> _The data_:

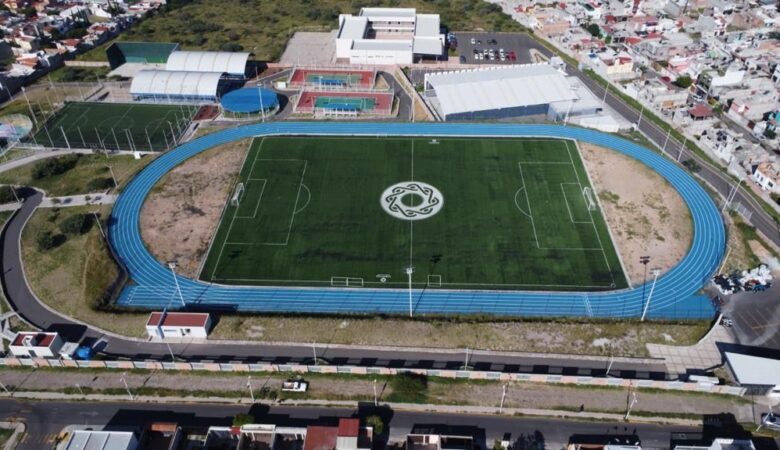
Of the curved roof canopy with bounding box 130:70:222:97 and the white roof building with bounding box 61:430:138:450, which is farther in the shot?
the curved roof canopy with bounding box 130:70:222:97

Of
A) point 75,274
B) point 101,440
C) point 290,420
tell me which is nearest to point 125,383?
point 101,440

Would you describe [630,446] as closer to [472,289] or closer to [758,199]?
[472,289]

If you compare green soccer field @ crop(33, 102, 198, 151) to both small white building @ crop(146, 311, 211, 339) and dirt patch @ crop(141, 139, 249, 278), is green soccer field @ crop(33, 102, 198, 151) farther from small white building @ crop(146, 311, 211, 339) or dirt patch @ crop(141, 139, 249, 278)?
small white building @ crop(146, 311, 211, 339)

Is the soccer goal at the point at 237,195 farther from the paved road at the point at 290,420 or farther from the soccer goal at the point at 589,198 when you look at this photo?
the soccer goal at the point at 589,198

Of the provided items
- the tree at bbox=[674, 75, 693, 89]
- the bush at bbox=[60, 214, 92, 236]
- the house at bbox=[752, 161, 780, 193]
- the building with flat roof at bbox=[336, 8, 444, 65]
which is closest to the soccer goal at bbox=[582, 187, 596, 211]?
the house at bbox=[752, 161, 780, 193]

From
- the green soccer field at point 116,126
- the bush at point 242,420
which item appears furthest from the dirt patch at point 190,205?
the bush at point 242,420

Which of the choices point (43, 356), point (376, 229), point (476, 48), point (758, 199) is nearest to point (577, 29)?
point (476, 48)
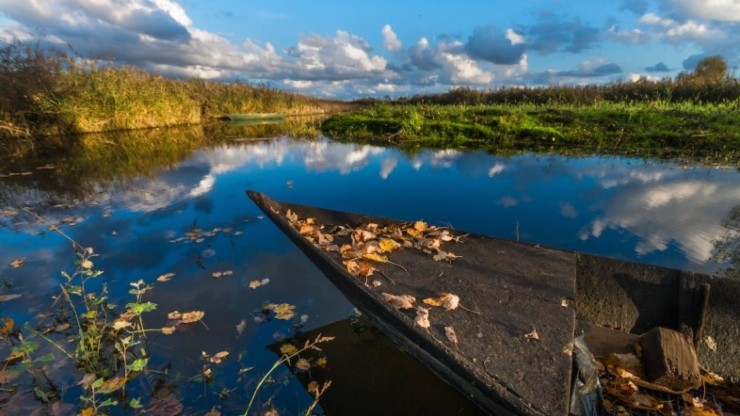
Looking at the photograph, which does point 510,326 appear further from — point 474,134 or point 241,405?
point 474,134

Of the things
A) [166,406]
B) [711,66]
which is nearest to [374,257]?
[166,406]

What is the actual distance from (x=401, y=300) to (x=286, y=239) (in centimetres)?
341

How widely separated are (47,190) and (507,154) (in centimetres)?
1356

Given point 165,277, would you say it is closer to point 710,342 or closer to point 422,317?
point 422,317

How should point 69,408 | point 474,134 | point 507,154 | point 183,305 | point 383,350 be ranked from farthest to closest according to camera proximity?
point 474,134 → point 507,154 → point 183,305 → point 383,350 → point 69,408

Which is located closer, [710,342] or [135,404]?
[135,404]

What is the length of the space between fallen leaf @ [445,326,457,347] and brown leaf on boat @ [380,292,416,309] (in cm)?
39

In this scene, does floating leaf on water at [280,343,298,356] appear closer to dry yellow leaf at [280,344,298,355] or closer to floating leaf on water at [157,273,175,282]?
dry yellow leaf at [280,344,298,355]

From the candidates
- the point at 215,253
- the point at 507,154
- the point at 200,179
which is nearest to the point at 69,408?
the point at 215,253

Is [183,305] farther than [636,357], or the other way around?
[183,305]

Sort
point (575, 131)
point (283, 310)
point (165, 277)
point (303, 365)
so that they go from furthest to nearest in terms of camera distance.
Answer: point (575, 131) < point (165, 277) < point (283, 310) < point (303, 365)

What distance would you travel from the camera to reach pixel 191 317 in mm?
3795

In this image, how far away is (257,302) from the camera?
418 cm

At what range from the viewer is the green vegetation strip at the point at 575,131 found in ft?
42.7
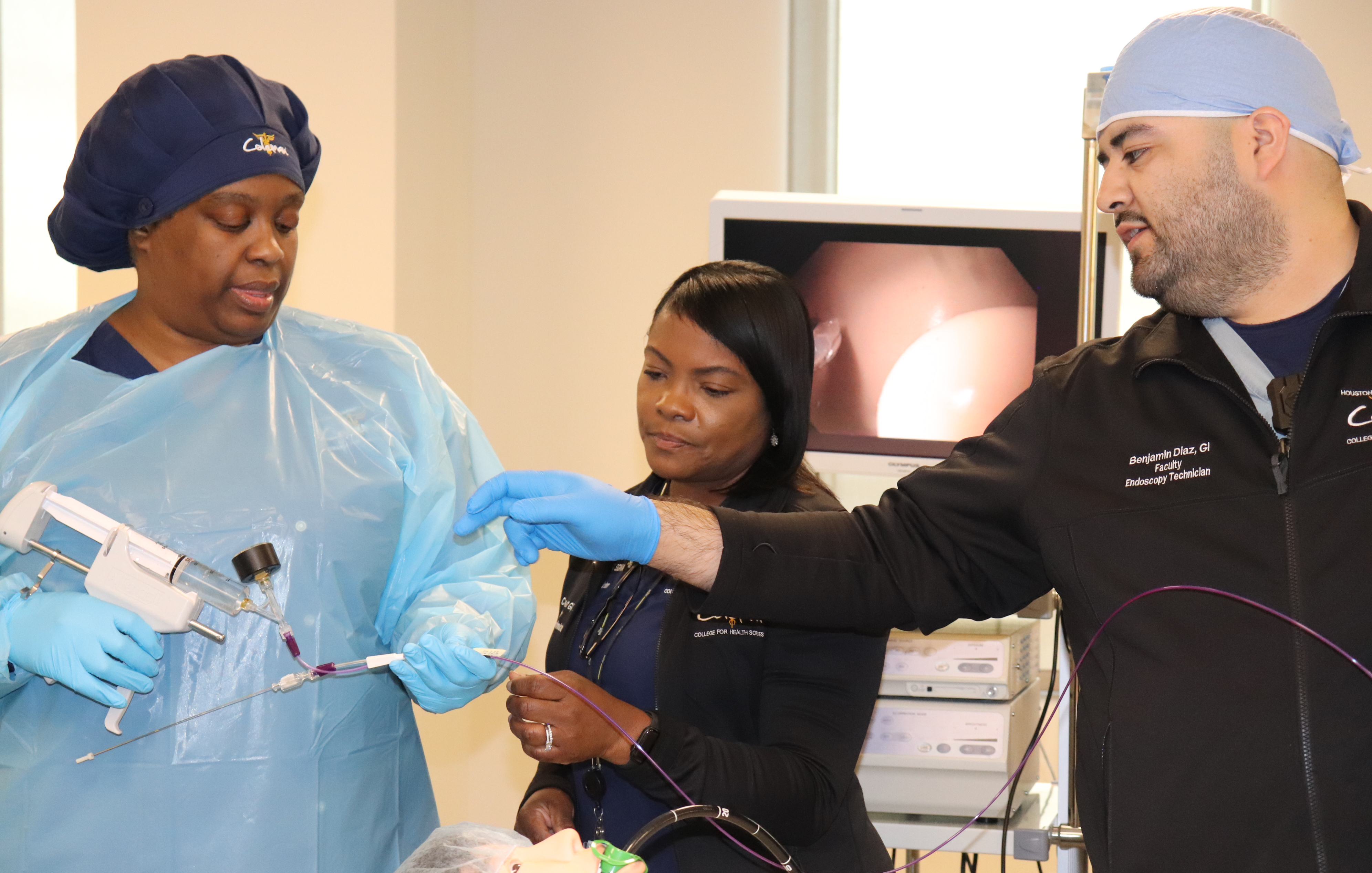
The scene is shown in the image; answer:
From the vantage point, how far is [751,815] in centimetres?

> _What to produce_:
Copy all of the lines above word for word, leaving out the pictures.

> _In response_:
Of the curved roof canopy with bounding box 130:70:222:97 and the white roof building with bounding box 61:430:138:450, which is farther in the shot?
the curved roof canopy with bounding box 130:70:222:97

Of
A) point 75,274
B) point 101,440
C) point 290,420
tell me which is nearest to point 125,383?
point 101,440

Would you describe [630,446] as closer to [472,289] or closer to [758,199]?
[472,289]

If you compare green soccer field @ crop(33, 102, 198, 151) to both small white building @ crop(146, 311, 211, 339) and dirt patch @ crop(141, 139, 249, 278), is green soccer field @ crop(33, 102, 198, 151) farther from small white building @ crop(146, 311, 211, 339) or dirt patch @ crop(141, 139, 249, 278)?
small white building @ crop(146, 311, 211, 339)

Is the soccer goal at the point at 237,195 farther from the paved road at the point at 290,420 or farther from the soccer goal at the point at 589,198 when you look at this photo?
the soccer goal at the point at 589,198

Of the provided items
- the tree at bbox=[674, 75, 693, 89]
- the bush at bbox=[60, 214, 92, 236]
- the house at bbox=[752, 161, 780, 193]
- the building with flat roof at bbox=[336, 8, 444, 65]
which is closest to the soccer goal at bbox=[582, 187, 596, 211]?
the house at bbox=[752, 161, 780, 193]

From
- the green soccer field at point 116,126
- the bush at point 242,420
which item appears furthest from the dirt patch at point 190,205?
the bush at point 242,420

Which of the choices point (43, 356), point (376, 229), point (476, 48), point (758, 199) is nearest to point (577, 29)?
point (476, 48)
Looking at the photograph, which does point 510,326 appear further from — point 474,134 or point 241,405?
point 474,134

Of the things
A) [166,406]
B) [711,66]
which is nearest to [374,257]?
[166,406]

What is the actual distance from (x=401, y=300) to (x=286, y=239) (in centimetres)?
341

How widely separated are (47,190) and (507,154) (in centimetres)?
1356

Given point 165,277, would you say it is closer to point 710,342 or closer to point 422,317?
point 422,317

How should point 69,408 | point 474,134 | point 507,154 | point 183,305 | point 383,350 be ranked from farthest to closest according to camera proximity?
point 474,134 → point 507,154 → point 183,305 → point 383,350 → point 69,408

Which is located closer, [710,342] or [135,404]?
[135,404]

What is the length of the space between fallen leaf @ [445,326,457,347] and brown leaf on boat @ [380,292,416,309] (in cm)?
39

In this scene, does floating leaf on water at [280,343,298,356] appear closer to dry yellow leaf at [280,344,298,355] or closer to floating leaf on water at [157,273,175,282]?
dry yellow leaf at [280,344,298,355]

From the candidates
- the point at 215,253
- the point at 507,154
- the point at 200,179
which is nearest to the point at 69,408?
the point at 215,253

Is [183,305] farther than [636,357], or the other way around?
[183,305]

Sort
point (575, 131)
point (283, 310)
point (165, 277)
point (303, 365)
so that they go from furthest to nearest in terms of camera distance.
Answer: point (575, 131) < point (165, 277) < point (283, 310) < point (303, 365)

What distance would you travel from the camera to reach pixel 191 317 in mm?
3795

In this image, how far away is (257,302) from the camera?
418 cm

At what range from the viewer is the green vegetation strip at the point at 575,131 found in ft?
42.7
The scene is shown in the image; answer:
From the vantage point, how far is [751,815] in centimetres?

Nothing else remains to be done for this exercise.